There is a lot that is bugging me about this whole Smarter Planet concept. First of all, does IBM actually want to improve the planet, or is it just trying to use all this marketing and publicity to silence stakeholders that are adamant on IBM being a socially responsible entity? Also, do you all think that the “Smarter Planet” concept will really raise awareness and make a difference for many companies or do you think it will fade away after it’s 15 minutes of fame? Thoughts?











3 thoughts on “Wait, IBM is the Greenest company in the US?!

  1. Very interesting topic. I feel there’s always another side to a story. For example, some companies donate to charity because they can deduct it in their tax return and earn that reputation of “giving back.” So being green is somewhat obligated by the general public. The public value green goods so if IBM wants its business to be successful, I would think that they have to have the green initiative of some kind. So yes, stakeholders do have an effect in company’s strategy but at the same time these ideas that IBM has do help advance their business. I think it’s great that they are finding uses to things like the water cooling down the supercomputers are used to warm buildings. So rather than dumping the water away they are using it for something else…saving a lot of money and energy.
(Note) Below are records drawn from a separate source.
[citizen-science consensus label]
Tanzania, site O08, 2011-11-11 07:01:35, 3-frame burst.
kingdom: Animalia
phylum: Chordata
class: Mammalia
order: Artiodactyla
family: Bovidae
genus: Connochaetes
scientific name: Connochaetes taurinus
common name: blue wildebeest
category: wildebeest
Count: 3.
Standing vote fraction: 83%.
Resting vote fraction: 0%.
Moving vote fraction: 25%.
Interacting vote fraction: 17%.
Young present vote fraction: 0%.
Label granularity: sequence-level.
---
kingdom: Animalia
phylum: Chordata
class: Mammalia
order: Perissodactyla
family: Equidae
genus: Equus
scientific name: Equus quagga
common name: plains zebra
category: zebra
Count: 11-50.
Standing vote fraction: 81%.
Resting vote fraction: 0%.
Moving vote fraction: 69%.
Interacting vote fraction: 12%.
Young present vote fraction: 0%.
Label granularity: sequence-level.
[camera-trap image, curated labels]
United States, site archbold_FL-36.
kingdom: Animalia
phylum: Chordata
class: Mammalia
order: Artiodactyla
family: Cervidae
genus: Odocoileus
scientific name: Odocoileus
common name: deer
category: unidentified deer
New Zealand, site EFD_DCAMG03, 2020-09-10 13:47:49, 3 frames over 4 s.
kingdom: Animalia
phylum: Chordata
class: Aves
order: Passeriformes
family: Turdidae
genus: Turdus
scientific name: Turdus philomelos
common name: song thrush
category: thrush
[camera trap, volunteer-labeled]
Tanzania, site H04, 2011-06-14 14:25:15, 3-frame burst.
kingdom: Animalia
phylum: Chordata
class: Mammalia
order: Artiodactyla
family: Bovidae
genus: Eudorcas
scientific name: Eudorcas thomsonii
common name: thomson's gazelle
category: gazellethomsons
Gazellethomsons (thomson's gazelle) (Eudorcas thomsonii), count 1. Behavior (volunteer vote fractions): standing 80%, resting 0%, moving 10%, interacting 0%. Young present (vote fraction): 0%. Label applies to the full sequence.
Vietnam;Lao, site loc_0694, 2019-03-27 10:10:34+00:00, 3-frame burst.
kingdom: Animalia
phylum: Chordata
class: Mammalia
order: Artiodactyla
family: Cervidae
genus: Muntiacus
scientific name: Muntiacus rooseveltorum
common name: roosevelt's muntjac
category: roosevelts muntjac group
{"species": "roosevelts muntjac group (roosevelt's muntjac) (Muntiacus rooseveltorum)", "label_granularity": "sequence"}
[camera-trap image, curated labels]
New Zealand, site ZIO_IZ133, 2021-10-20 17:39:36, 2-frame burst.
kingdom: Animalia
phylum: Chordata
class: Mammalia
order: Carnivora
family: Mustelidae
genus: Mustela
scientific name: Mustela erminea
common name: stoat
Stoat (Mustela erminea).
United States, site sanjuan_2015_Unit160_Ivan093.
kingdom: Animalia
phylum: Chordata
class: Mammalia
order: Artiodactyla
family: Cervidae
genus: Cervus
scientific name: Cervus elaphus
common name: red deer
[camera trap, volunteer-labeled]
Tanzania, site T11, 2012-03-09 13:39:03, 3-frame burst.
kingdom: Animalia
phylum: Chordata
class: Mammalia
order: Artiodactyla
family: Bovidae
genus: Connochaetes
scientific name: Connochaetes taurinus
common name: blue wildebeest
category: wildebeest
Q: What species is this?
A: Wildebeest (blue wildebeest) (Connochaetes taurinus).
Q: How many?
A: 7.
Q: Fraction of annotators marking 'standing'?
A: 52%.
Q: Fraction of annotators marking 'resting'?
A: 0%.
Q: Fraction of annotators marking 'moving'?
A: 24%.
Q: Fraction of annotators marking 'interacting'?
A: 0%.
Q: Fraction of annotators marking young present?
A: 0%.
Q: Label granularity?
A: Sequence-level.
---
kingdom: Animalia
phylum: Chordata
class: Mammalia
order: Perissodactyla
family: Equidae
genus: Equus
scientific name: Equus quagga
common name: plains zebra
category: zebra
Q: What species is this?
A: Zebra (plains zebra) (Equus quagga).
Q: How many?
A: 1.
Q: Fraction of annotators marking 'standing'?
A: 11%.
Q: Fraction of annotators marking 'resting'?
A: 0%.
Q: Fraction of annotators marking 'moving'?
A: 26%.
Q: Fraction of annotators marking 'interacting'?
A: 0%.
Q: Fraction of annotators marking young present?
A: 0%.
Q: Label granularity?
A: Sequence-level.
  2. Hi Sabeen, despite all the questioning whether IBM is really thinking green or just seizing the moment and using it to promote its technologies and gain customer attention and market share, I believe any and all “green” initiatives are welcome and does raise awareness to the cause. Many companies start small with some internal green initiatives such as recycling, reduction of printing, being energy conscious, planting trees, etc and then go public with something bigger to use it to “get noted”. Nothing wrong with it, the more the better because starting with each and every employee, then vendors, then customers, the “thinking green” movement gets bigger and bigger and people start carrying these concepts, ideas and “disciplines” to their homes and lives are become more conscious about it.
    Some remember the movie “Who killed the electric car” of 2006 which portraits some early electric cars produced by GM that were so good and loved by their lessees that nobody wanted to return it to GM when it was mandated by that company and lately all cars were destroyed. A lot of bad media and “conspiracy theories” were created and regardless of whether true or false, here is GM back again with the “Volt” and other cars to come, with a lot of thanks to those EV1s of 2006.

  3. Very interesting article and post.
    I think “going green” by IBM is partially a marketing technique by improving brand image. I agree with the comment above that known companies are almost required to be socially responsible. As companies need to stay competitive, Smarter Planet concept will move on to other companies and make a positive impact. I not only think that the concept will not be forgotten, but companies will try a different, perhaps more creative approach, to be distinct, innovative, and socially responsible.